* _PASSAGE TO READ_
Zero worries of course. So likely the API would not work in a usable way over BT/WiFi as the BT/WiFi interface on the ESP32 is not meant for substantial throughput. The who ESP32 chip is architected more for IoT application - where most of the information that is sent/received is metadata in nature (so like JSON files at most, or more typically MQTT). Probably the highest throughput the OAK-D-IoT can support over WiFi is about 8mbps or so - so attempting to run the API over that would likely just never work right.
We don't currently have a high-throughput WiFi DepthAI device, although after learning the hard lesson of the mis-naming here, we have contemplated making one - as we have full TCP/IP support already working natively for DepthAI.
If we did that solution, it would likely still be relatively slow - likely 150mbps or so. Which means nearly all streams would have to be compressed.
So the why
of OAK-D-IoT was actually for this:
https://github.com/luxonis/depthai-hardware/issues/9
The idea is more this IoT application, but in this case, allowing a visually impaired person to get feedback from audio or some other (haptic, for example) about their surroundings - what is where, trajectories, etc. So the idea is exactly that of all the processing and API back/forth happens between DepthAI and the ESP32. And then just results like "door is at 3pm, 5 meters" or <activate wrist buzz pattern 5> are the outputs from the device.

* _EXTRACTED DATA_
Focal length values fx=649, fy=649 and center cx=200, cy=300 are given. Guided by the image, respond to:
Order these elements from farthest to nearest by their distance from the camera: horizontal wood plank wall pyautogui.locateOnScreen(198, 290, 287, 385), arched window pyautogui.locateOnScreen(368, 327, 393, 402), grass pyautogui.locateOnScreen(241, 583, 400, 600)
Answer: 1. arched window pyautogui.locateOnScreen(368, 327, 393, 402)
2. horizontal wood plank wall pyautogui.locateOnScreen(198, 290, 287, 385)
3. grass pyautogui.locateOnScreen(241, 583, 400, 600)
...
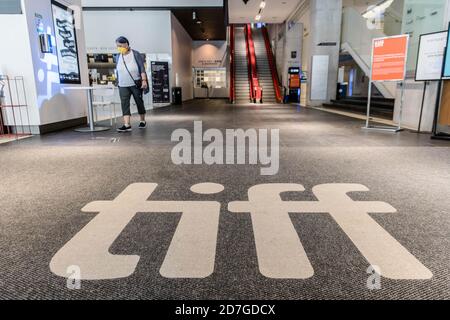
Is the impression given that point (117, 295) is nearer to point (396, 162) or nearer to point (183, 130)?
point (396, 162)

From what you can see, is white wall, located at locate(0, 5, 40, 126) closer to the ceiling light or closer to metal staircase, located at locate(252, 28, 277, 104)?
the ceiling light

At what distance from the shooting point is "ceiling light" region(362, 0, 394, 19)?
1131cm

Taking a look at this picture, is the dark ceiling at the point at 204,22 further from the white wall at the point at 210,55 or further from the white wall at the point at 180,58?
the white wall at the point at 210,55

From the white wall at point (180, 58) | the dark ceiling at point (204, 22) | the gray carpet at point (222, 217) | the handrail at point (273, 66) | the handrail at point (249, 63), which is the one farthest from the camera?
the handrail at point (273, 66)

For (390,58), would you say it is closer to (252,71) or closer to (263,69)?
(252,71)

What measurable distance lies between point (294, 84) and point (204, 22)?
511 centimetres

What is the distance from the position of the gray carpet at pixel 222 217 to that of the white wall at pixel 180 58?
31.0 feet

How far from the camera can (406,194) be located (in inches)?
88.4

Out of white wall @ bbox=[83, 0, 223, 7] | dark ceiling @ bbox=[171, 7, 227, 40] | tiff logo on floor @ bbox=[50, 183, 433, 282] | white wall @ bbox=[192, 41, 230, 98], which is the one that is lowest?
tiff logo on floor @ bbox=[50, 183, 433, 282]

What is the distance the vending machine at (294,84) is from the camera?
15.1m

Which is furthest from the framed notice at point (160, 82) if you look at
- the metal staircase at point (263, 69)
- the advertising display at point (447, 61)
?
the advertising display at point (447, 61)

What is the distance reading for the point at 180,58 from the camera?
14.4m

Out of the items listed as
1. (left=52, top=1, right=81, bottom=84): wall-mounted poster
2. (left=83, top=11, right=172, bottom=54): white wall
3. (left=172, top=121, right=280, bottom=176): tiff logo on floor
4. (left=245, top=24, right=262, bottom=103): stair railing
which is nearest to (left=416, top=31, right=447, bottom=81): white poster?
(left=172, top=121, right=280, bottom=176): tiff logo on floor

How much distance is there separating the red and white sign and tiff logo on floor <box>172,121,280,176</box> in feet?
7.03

* _TASKS FOR THIS EXERCISE_
**a.** In the OAK-D-IoT post, roughly what is the highest throughput the OAK-D-IoT can support over WiFi?
**b.** Decide whether each statement agrees with the OAK-D-IoT post, and quote the deciding words for each. (i) DepthAI already has native TCP/IP support. (ii) On a high-throughput WiFi DepthAI device, most streams could go uncompressed. (iii) The writers currently have a high-throughput WiFi DepthAI device.
**c.** Pick up the OAK-D-IoT post after its last sentence and write the next part.

* _RESULTS_
**a.** About 8 mbps.

**b.**
(i) Yes: "we have full TCP/IP support already working natively for DepthAI"
(ii) No: "nearly all streams would have to be compressed"
(iii) No: "We don't currently have a high-throughput WiFi DepthAI device"

**c.**
So as you say - not for interacting at a high-data-rate way with a computer - but rather running totally standalone, generating insights as a result of spatial AI + CV, and then taking action with those insights (by driving an actuator, making noise, or sending some insight out over BT/WiFi).
So yes, the better name for "OAK-D-WiFi" should have been "OAK-D-Embedded" or "OAK-D-AIoT" or "OAK-D-IoT" as the whole purpose is about having some relatively-small, completely-self-contained spatial AI device.
Thoughts?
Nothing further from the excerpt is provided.